* WHAT NEEDS TO BE DONE *
Give an exact copy of every line, leaving images out.

#####

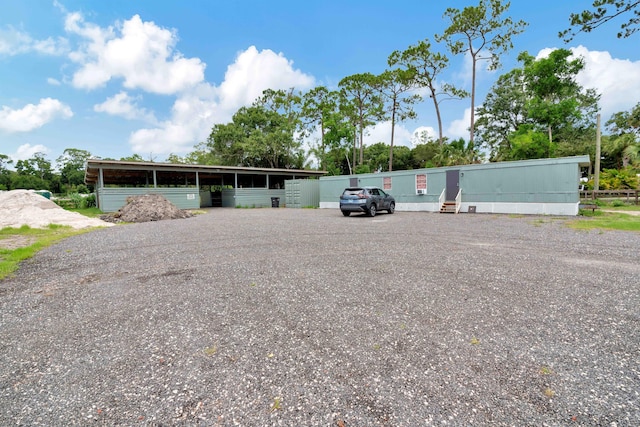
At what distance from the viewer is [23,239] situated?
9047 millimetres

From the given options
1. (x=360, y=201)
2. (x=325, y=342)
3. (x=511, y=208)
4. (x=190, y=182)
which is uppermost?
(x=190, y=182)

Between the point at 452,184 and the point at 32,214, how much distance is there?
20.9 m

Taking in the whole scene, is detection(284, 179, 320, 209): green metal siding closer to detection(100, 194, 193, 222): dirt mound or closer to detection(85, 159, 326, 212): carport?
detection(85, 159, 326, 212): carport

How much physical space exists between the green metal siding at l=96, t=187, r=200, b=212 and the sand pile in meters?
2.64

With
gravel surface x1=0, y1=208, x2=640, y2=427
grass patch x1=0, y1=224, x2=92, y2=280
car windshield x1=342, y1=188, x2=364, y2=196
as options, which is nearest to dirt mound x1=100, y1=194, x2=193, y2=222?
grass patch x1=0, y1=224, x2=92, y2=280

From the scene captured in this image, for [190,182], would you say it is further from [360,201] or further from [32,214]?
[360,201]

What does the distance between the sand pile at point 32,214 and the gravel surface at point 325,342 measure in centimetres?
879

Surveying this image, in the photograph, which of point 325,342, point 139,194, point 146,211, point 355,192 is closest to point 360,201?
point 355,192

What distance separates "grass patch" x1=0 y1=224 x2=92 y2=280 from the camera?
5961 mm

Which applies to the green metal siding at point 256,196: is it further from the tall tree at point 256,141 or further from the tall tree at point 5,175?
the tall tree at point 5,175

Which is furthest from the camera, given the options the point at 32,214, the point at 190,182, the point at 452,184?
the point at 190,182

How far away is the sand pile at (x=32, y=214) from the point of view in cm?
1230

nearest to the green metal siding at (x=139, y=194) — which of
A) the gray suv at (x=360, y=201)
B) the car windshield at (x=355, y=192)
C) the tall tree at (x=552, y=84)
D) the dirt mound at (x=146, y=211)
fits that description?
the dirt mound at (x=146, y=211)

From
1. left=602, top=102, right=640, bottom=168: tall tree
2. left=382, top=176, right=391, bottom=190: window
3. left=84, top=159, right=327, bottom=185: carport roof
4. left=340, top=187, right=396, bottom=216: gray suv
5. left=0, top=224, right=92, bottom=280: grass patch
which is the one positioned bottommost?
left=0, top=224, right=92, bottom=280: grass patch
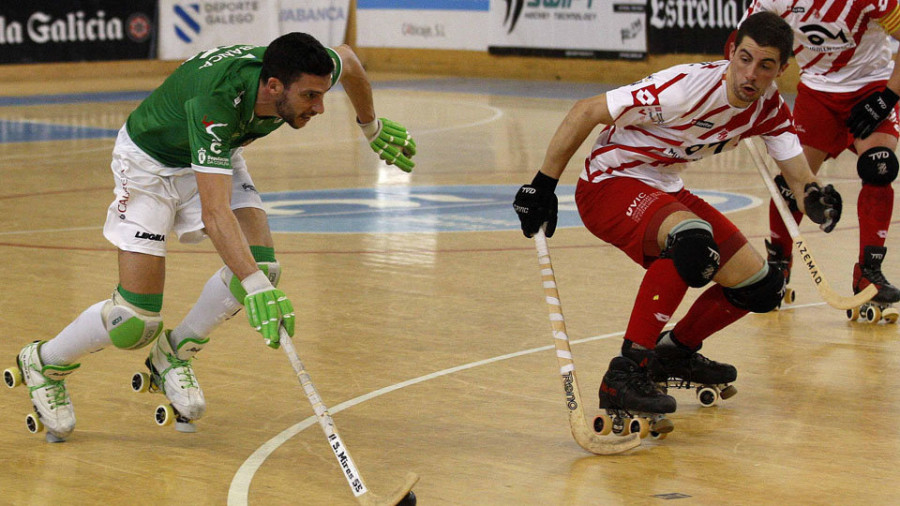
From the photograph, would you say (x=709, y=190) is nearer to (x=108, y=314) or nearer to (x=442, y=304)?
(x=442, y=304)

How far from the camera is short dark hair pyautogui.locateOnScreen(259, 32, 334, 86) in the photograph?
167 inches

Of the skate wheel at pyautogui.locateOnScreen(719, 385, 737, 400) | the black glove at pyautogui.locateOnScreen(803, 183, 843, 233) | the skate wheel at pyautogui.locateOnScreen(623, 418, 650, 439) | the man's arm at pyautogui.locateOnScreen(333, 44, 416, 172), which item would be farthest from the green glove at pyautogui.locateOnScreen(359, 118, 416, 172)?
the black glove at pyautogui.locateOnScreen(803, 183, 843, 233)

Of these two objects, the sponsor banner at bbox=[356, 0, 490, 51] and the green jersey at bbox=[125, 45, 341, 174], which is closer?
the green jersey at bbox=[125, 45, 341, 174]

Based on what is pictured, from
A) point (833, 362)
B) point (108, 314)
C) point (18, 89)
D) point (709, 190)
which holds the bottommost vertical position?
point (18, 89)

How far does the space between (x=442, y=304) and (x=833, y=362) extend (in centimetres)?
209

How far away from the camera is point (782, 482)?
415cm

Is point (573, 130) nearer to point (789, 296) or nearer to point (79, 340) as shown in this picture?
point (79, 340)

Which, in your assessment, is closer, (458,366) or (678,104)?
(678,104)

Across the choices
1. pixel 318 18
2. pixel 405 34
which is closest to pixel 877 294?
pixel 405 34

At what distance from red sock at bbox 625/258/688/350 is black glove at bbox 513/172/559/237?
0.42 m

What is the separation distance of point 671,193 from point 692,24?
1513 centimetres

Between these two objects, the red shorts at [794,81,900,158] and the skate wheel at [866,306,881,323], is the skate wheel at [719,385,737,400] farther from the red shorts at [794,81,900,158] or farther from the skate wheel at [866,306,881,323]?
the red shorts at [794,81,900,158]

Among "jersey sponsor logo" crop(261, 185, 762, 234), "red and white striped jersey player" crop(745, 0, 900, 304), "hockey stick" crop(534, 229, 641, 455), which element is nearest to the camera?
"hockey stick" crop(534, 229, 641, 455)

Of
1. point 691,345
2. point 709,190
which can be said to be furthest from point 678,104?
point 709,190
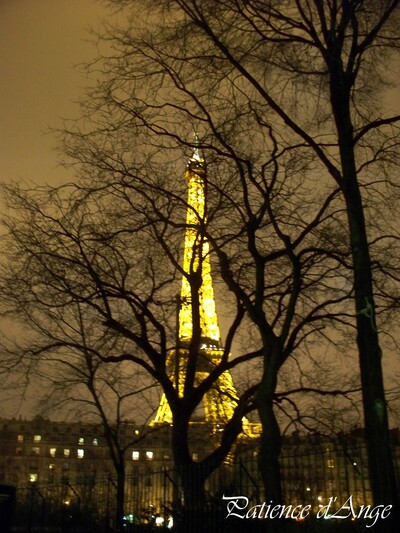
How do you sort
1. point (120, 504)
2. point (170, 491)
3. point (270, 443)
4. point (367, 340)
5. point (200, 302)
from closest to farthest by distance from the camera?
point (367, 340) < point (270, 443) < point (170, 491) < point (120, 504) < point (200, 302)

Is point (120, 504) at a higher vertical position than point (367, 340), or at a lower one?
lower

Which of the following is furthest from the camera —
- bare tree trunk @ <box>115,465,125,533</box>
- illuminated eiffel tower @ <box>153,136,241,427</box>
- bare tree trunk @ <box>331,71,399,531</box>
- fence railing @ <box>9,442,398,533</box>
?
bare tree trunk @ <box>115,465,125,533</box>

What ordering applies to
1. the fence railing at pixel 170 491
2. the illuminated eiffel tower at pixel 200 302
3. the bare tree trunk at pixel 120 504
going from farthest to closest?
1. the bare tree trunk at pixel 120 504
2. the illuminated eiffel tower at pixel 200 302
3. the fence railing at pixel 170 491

#####

* SOLUTION FOR THIS EXERCISE *
At what distance from the viewer is [23,239] situated?
9047 millimetres

From the given options
1. (x=360, y=201)
2. (x=325, y=342)
3. (x=511, y=208)
4. (x=190, y=182)
which is uppermost?
(x=190, y=182)

Between the point at 452,184 and the point at 32,214, how much distance is there?
20.9 m

Taking in the whole scene, is detection(284, 179, 320, 209): green metal siding closer to detection(100, 194, 193, 222): dirt mound or closer to detection(85, 159, 326, 212): carport?
detection(85, 159, 326, 212): carport

How much physical space exists between the green metal siding at l=96, t=187, r=200, b=212 and the sand pile in meters?
2.64

With
gravel surface x1=0, y1=208, x2=640, y2=427
grass patch x1=0, y1=224, x2=92, y2=280
car windshield x1=342, y1=188, x2=364, y2=196
as options, which is nearest to dirt mound x1=100, y1=194, x2=193, y2=222?
grass patch x1=0, y1=224, x2=92, y2=280

From the scene captured in this image, for [190,182], would you say it is further from [360,201] or further from [32,214]?
[360,201]

What does the distance between the sand pile at point 32,214 and the gravel surface at point 325,342 measure in centimetres?
879

Surveying this image, in the photograph, which of point 325,342, point 139,194, point 146,211, point 355,192 is closest to point 360,201?
point 355,192

What distance separates "grass patch" x1=0 y1=224 x2=92 y2=280 from the camera?
5961 mm

Which applies to the green metal siding at point 256,196: is it further from the tall tree at point 256,141 or further from the tall tree at point 5,175?
the tall tree at point 5,175

Which is furthest from the camera, given the options the point at 32,214, the point at 190,182, the point at 452,184?
the point at 190,182

How far away is the sand pile at (x=32, y=214) from the point of view in cm?
1230

nearest to the green metal siding at (x=139, y=194) — which of
A) the gray suv at (x=360, y=201)
B) the car windshield at (x=355, y=192)
C) the tall tree at (x=552, y=84)
D) the dirt mound at (x=146, y=211)
fits that description?
the dirt mound at (x=146, y=211)

From
1. left=602, top=102, right=640, bottom=168: tall tree
2. left=382, top=176, right=391, bottom=190: window
3. left=84, top=159, right=327, bottom=185: carport roof
4. left=340, top=187, right=396, bottom=216: gray suv
5. left=0, top=224, right=92, bottom=280: grass patch
which is the one positioned bottommost?
left=0, top=224, right=92, bottom=280: grass patch
From the photograph, would you say (x=709, y=190) is nearer to (x=108, y=314) or nearer to (x=442, y=304)?
(x=442, y=304)

How far from the camera is short dark hair pyautogui.locateOnScreen(259, 32, 334, 86) in the photograph?
167 inches

Of the skate wheel at pyautogui.locateOnScreen(719, 385, 737, 400) | the black glove at pyautogui.locateOnScreen(803, 183, 843, 233) | the skate wheel at pyautogui.locateOnScreen(623, 418, 650, 439) | the man's arm at pyautogui.locateOnScreen(333, 44, 416, 172), which item would be farthest from the green glove at pyautogui.locateOnScreen(359, 118, 416, 172)?
the black glove at pyautogui.locateOnScreen(803, 183, 843, 233)

Of these two objects, the sponsor banner at bbox=[356, 0, 490, 51] and the green jersey at bbox=[125, 45, 341, 174], which is closer?
the green jersey at bbox=[125, 45, 341, 174]

Based on what is pictured, from
A) point (833, 362)
B) point (108, 314)
C) point (18, 89)
D) point (709, 190)
which holds the bottommost vertical position?
point (18, 89)

How far does the space between (x=442, y=304) and (x=833, y=362) extend (in centimetres)?
209

How far away from the camera is point (782, 482)?
415cm

Is point (573, 130) nearer to point (789, 296) or nearer to point (79, 340) as shown in this picture?
point (79, 340)

Which, in your assessment, is closer, (458,366) or (678,104)?
(678,104)

Across the choices
1. pixel 318 18
2. pixel 405 34
which is closest to pixel 877 294?
pixel 405 34

At what distance from red sock at bbox 625/258/688/350 is black glove at bbox 513/172/559/237?
0.42 m

What is the separation distance of point 671,193 from point 692,24?
1513 centimetres

Between these two objects, the red shorts at [794,81,900,158] and the skate wheel at [866,306,881,323], is the skate wheel at [719,385,737,400] farther from the red shorts at [794,81,900,158] or farther from the skate wheel at [866,306,881,323]?
the red shorts at [794,81,900,158]

Among "jersey sponsor logo" crop(261, 185, 762, 234), "red and white striped jersey player" crop(745, 0, 900, 304), "hockey stick" crop(534, 229, 641, 455), which element is nearest to the camera?
"hockey stick" crop(534, 229, 641, 455)

Of
1. point 691,345
2. point 709,190
which can be said to be furthest from point 678,104?
point 709,190
How do you sort
1. point (120, 504)
2. point (170, 491)
3. point (270, 443)
4. point (367, 340)
5. point (200, 302)
from closest to farthest by distance from the camera?
point (367, 340) < point (270, 443) < point (170, 491) < point (120, 504) < point (200, 302)

Is point (120, 504) at a higher vertical position than point (367, 340), or at a lower one?
lower

Which of the following is furthest from the camera —
- bare tree trunk @ <box>115,465,125,533</box>
- illuminated eiffel tower @ <box>153,136,241,427</box>
- bare tree trunk @ <box>331,71,399,531</box>
- fence railing @ <box>9,442,398,533</box>
?
bare tree trunk @ <box>115,465,125,533</box>

What ordering applies to
1. the fence railing at pixel 170 491
2. the illuminated eiffel tower at pixel 200 302
3. the bare tree trunk at pixel 120 504
going from farthest to closest?
1. the bare tree trunk at pixel 120 504
2. the illuminated eiffel tower at pixel 200 302
3. the fence railing at pixel 170 491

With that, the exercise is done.